Entries on spatial positioning
###
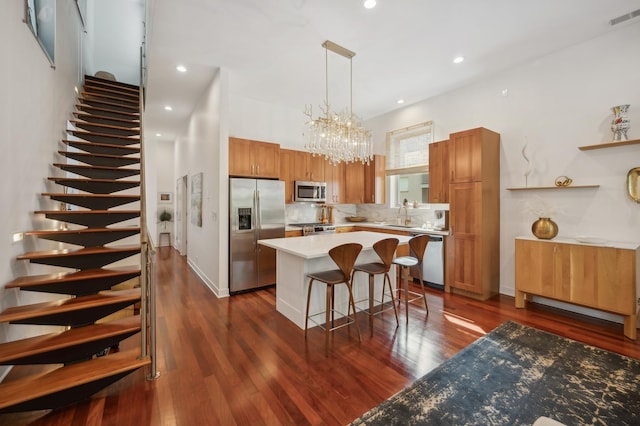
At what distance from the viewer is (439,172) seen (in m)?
4.59

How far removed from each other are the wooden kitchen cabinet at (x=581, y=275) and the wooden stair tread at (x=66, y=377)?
4351 millimetres

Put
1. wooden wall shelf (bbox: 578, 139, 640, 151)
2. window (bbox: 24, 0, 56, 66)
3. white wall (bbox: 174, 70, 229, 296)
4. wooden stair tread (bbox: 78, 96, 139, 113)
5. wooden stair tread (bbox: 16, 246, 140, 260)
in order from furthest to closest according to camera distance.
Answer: wooden stair tread (bbox: 78, 96, 139, 113), white wall (bbox: 174, 70, 229, 296), wooden wall shelf (bbox: 578, 139, 640, 151), window (bbox: 24, 0, 56, 66), wooden stair tread (bbox: 16, 246, 140, 260)

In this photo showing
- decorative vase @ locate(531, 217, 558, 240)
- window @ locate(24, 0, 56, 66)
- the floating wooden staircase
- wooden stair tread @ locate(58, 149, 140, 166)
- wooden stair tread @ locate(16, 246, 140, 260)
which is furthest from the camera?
decorative vase @ locate(531, 217, 558, 240)

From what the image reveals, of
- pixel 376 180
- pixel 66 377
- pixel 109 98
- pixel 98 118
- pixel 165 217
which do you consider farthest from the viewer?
pixel 165 217

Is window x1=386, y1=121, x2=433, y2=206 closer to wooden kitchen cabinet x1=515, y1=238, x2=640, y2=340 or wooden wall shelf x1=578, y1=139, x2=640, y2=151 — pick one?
wooden kitchen cabinet x1=515, y1=238, x2=640, y2=340

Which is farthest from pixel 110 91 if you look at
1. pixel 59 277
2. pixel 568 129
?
pixel 568 129

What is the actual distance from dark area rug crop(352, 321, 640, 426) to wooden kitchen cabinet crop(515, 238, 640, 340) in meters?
0.68

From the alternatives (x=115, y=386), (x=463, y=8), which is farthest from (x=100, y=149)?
(x=463, y=8)

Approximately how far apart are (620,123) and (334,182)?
4.24 metres

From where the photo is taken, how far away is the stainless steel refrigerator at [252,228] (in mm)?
4156

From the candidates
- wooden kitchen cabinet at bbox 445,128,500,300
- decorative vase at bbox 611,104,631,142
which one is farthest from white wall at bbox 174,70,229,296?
decorative vase at bbox 611,104,631,142

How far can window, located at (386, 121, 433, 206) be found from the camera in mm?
5199

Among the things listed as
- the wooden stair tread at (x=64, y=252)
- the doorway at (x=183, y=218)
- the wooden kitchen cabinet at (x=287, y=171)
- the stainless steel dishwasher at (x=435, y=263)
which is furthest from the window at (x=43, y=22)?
the stainless steel dishwasher at (x=435, y=263)

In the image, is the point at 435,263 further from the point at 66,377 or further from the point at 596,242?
the point at 66,377
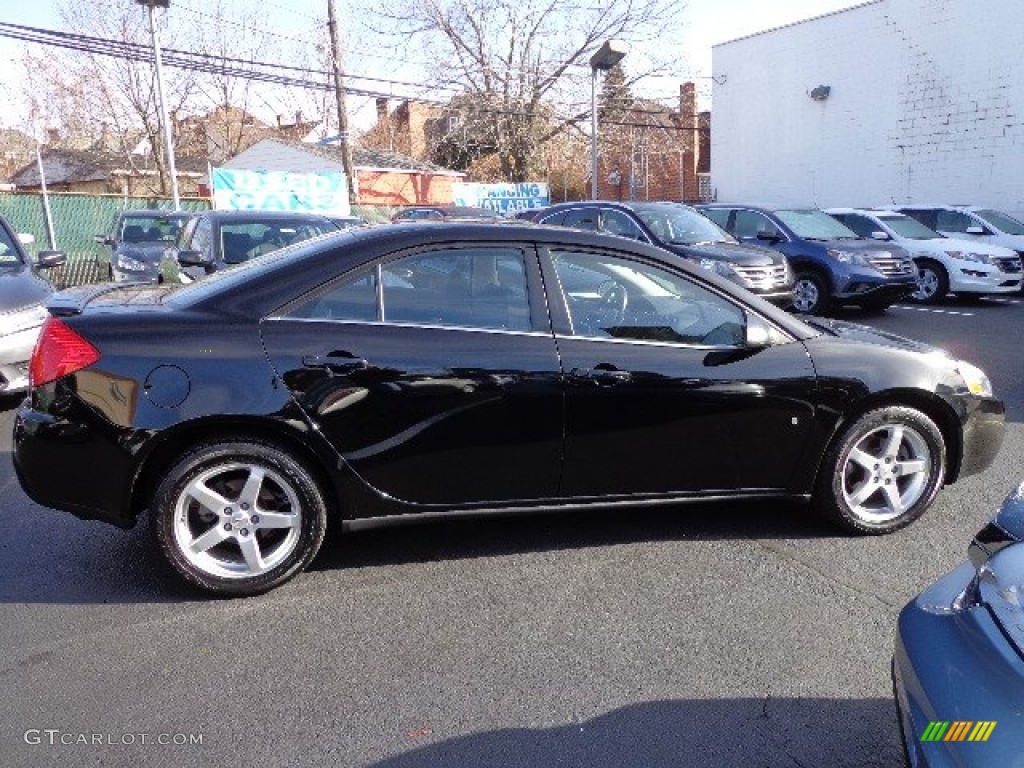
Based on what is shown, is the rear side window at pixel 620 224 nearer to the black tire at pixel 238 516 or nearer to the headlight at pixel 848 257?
the headlight at pixel 848 257

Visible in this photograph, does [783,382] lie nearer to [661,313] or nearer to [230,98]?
[661,313]

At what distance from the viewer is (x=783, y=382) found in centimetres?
374

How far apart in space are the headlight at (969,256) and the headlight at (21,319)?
13.1 metres

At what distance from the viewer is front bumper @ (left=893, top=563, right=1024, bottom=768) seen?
1.62 m

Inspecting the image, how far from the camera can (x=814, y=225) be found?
41.9 ft

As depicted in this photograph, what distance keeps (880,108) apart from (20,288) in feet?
72.7

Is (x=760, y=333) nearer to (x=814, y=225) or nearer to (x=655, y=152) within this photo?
(x=814, y=225)

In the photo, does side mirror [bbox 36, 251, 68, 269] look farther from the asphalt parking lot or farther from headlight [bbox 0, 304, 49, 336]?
the asphalt parking lot

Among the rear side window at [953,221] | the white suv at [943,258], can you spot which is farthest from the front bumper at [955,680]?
the rear side window at [953,221]

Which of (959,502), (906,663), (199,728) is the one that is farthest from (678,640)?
(959,502)

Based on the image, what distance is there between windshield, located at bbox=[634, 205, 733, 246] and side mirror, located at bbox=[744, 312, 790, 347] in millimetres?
6674

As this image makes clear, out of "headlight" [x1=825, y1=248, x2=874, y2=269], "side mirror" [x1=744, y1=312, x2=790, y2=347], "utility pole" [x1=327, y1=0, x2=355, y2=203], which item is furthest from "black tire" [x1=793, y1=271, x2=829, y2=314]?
"utility pole" [x1=327, y1=0, x2=355, y2=203]

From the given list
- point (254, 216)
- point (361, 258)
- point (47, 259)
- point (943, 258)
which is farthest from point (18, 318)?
point (943, 258)

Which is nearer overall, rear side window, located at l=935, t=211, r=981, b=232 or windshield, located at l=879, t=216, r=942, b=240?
windshield, located at l=879, t=216, r=942, b=240
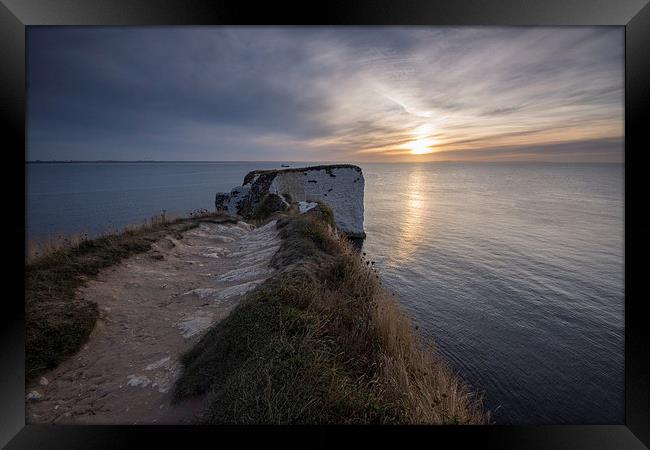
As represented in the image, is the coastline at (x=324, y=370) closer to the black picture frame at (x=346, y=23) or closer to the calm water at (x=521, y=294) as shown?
the black picture frame at (x=346, y=23)

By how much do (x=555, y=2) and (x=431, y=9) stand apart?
132 cm

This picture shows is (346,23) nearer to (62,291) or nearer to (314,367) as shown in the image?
(314,367)

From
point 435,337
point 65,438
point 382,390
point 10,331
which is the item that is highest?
point 10,331

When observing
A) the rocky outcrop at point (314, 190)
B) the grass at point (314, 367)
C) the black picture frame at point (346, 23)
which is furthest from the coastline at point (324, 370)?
the rocky outcrop at point (314, 190)

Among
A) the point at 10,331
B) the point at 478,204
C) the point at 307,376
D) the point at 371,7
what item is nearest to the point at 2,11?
the point at 10,331

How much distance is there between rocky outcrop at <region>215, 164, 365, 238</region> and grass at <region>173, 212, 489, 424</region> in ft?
64.0

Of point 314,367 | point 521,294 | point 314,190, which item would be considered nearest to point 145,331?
point 314,367

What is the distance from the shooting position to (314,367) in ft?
10.4

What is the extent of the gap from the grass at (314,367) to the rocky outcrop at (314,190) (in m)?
19.5

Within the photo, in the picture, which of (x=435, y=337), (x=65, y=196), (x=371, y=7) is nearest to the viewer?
(x=371, y=7)

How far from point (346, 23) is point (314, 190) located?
82.0 ft

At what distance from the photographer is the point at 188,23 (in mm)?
3357

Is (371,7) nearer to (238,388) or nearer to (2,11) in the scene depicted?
(2,11)

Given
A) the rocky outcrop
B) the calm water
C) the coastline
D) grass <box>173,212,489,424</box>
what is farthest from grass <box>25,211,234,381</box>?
the rocky outcrop
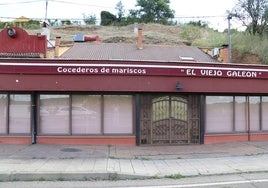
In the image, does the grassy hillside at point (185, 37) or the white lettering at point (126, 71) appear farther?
the grassy hillside at point (185, 37)

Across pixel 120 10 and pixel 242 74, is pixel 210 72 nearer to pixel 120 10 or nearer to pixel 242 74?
pixel 242 74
###
■ **Work to be completed**: Rewrite all of the lines above, replacing "stainless steel refrigerator" with "metal refrigerator" and leaving everything else unchanged. Leave the pictures out of the answer.

■ **Result of this task**:
At what distance from the viewer is (439,172) seen (in m)?
4.59

How far removed from each other are the wooden kitchen cabinet at (x=581, y=275) and the wooden stair tread at (x=66, y=377)?
4351 millimetres

Put
1. wooden wall shelf (bbox: 578, 139, 640, 151)
2. window (bbox: 24, 0, 56, 66)
3. white wall (bbox: 174, 70, 229, 296)
4. wooden stair tread (bbox: 78, 96, 139, 113)
5. wooden stair tread (bbox: 16, 246, 140, 260)
in order from furthest to closest according to camera distance.
Answer: wooden stair tread (bbox: 78, 96, 139, 113), white wall (bbox: 174, 70, 229, 296), wooden wall shelf (bbox: 578, 139, 640, 151), window (bbox: 24, 0, 56, 66), wooden stair tread (bbox: 16, 246, 140, 260)

In this photo showing
- decorative vase @ locate(531, 217, 558, 240)
- window @ locate(24, 0, 56, 66)
- the floating wooden staircase
- wooden stair tread @ locate(58, 149, 140, 166)
- wooden stair tread @ locate(16, 246, 140, 260)
which is furthest from the camera?
decorative vase @ locate(531, 217, 558, 240)

From what the image reveals, of
- pixel 376 180
- pixel 66 377
- pixel 109 98
- pixel 98 118
- pixel 165 217
which do you consider farthest from the viewer?
pixel 165 217

Is window x1=386, y1=121, x2=433, y2=206 closer to wooden kitchen cabinet x1=515, y1=238, x2=640, y2=340 or wooden wall shelf x1=578, y1=139, x2=640, y2=151 — pick one?
wooden kitchen cabinet x1=515, y1=238, x2=640, y2=340

Which is farthest from pixel 110 91 if you look at
1. pixel 59 277
2. pixel 568 129
?
pixel 568 129

What is the actual distance from dark area rug crop(352, 321, 640, 426) to wooden kitchen cabinet crop(515, 238, 640, 340) in meters?
0.68

From the alternatives (x=115, y=386), (x=463, y=8), which is farthest from (x=100, y=149)?
(x=463, y=8)

Approximately how far apart are (620,123) and (334,182)?
4.24 metres

From where the photo is taken, how far away is the metal refrigerator at [252,228] (in mm)?
4156

From the candidates
- wooden kitchen cabinet at bbox 445,128,500,300
- decorative vase at bbox 611,104,631,142
which one is farthest from white wall at bbox 174,70,229,296?
decorative vase at bbox 611,104,631,142

How far can window, located at (386, 121, 433, 206) be found from the camera in mm?
5199

Among the things listed as
- the wooden stair tread at (x=64, y=252)
- the doorway at (x=183, y=218)
- the wooden kitchen cabinet at (x=287, y=171)
- the stainless steel dishwasher at (x=435, y=263)
which is furthest from the window at (x=43, y=22)?
the stainless steel dishwasher at (x=435, y=263)

In the image, is the point at 435,263 further from the point at 66,377 or further from the point at 596,242?
the point at 66,377
Based on what is shown, is the rear side window at pixel 620 224 nearer to the black tire at pixel 238 516 or nearer to the headlight at pixel 848 257?
the headlight at pixel 848 257

Visible in this photograph, does [783,382] lie nearer to [661,313] or nearer to [230,98]?
[661,313]

At what distance from the viewer is (x=783, y=382) found in centimetres?
374

How far apart in space are the headlight at (969,256) and the headlight at (21,319)?
13.1 metres

At what distance from the viewer is front bumper @ (left=893, top=563, right=1024, bottom=768) seen?
1.62 m

Inspecting the image, how far from the camera can (x=814, y=225) be found?
41.9 ft

As depicted in this photograph, what distance keeps (880,108) apart from (20,288) in feet?
72.7

Is (x=760, y=333) nearer to (x=814, y=225) or nearer to (x=655, y=152) within this photo?
(x=814, y=225)

In the photo, does side mirror [bbox 36, 251, 68, 269] look farther from the asphalt parking lot or farther from headlight [bbox 0, 304, 49, 336]?
the asphalt parking lot

Among the rear side window at [953,221] | the white suv at [943,258], can you spot which is farthest from the front bumper at [955,680]?
the rear side window at [953,221]

Which of (959,502), (906,663), (199,728) is the one that is farthest from (678,640)?
(959,502)

Based on the image, what distance is there between windshield, located at bbox=[634, 205, 733, 246] and side mirror, located at bbox=[744, 312, 790, 347] in millimetres?
6674

As this image makes clear, out of "headlight" [x1=825, y1=248, x2=874, y2=269], "side mirror" [x1=744, y1=312, x2=790, y2=347], "utility pole" [x1=327, y1=0, x2=355, y2=203], which item is furthest from "black tire" [x1=793, y1=271, x2=829, y2=314]?
"utility pole" [x1=327, y1=0, x2=355, y2=203]

From the given list
- point (254, 216)
- point (361, 258)
- point (47, 259)
- point (943, 258)
which is farthest from point (18, 318)?
point (943, 258)

Which is nearer overall, rear side window, located at l=935, t=211, r=981, b=232 or windshield, located at l=879, t=216, r=942, b=240?
windshield, located at l=879, t=216, r=942, b=240
As represented in the image, is the coastline at (x=324, y=370) closer to the black picture frame at (x=346, y=23) or closer to the calm water at (x=521, y=294) as shown?
the black picture frame at (x=346, y=23)

By how much do (x=555, y=2) and (x=431, y=9) stand apart?
132 cm

This picture shows is (346,23) nearer to (62,291) or nearer to (314,367) as shown in the image?
(314,367)

From
point 435,337
point 65,438
point 382,390
point 10,331
which is the item that is highest?
point 10,331

When observing
A) the rocky outcrop at point (314, 190)
B) the grass at point (314, 367)
C) the black picture frame at point (346, 23)
which is furthest from the coastline at point (324, 370)?
the rocky outcrop at point (314, 190)

Among
A) the point at 10,331
B) the point at 478,204
C) the point at 307,376
D) the point at 371,7
what item is nearest to the point at 2,11?
the point at 10,331

How much distance is there between rocky outcrop at <region>215, 164, 365, 238</region> and grass at <region>173, 212, 489, 424</region> in ft?
64.0

Of point 314,367 | point 521,294 | point 314,190, which item would be considered nearest to point 145,331?
point 314,367

What is the distance from the shooting position to (314,367) in ft?
10.4

What is the extent of the gap from the grass at (314,367) to the rocky outcrop at (314,190) (in m)?
19.5

Within the photo, in the picture, which of (x=435, y=337), (x=65, y=196), (x=371, y=7) is nearest to the viewer?
(x=371, y=7)

How far from point (346, 23) is point (314, 190) located?
82.0 ft

At what distance from the photographer is the point at 188,23 (in mm)?
3357

Is (371,7) nearer to (238,388) or nearer to (2,11) in the scene depicted?
(2,11)

Given
A) the rocky outcrop
B) the calm water
C) the coastline
D) grass <box>173,212,489,424</box>
what is farthest from grass <box>25,211,234,381</box>?
the rocky outcrop
In the image, does the grassy hillside at point (185, 37) or the white lettering at point (126, 71) appear farther?
the grassy hillside at point (185, 37)

Across pixel 120 10 and pixel 242 74, is pixel 210 72 nearer to pixel 120 10 or nearer to pixel 242 74?
pixel 242 74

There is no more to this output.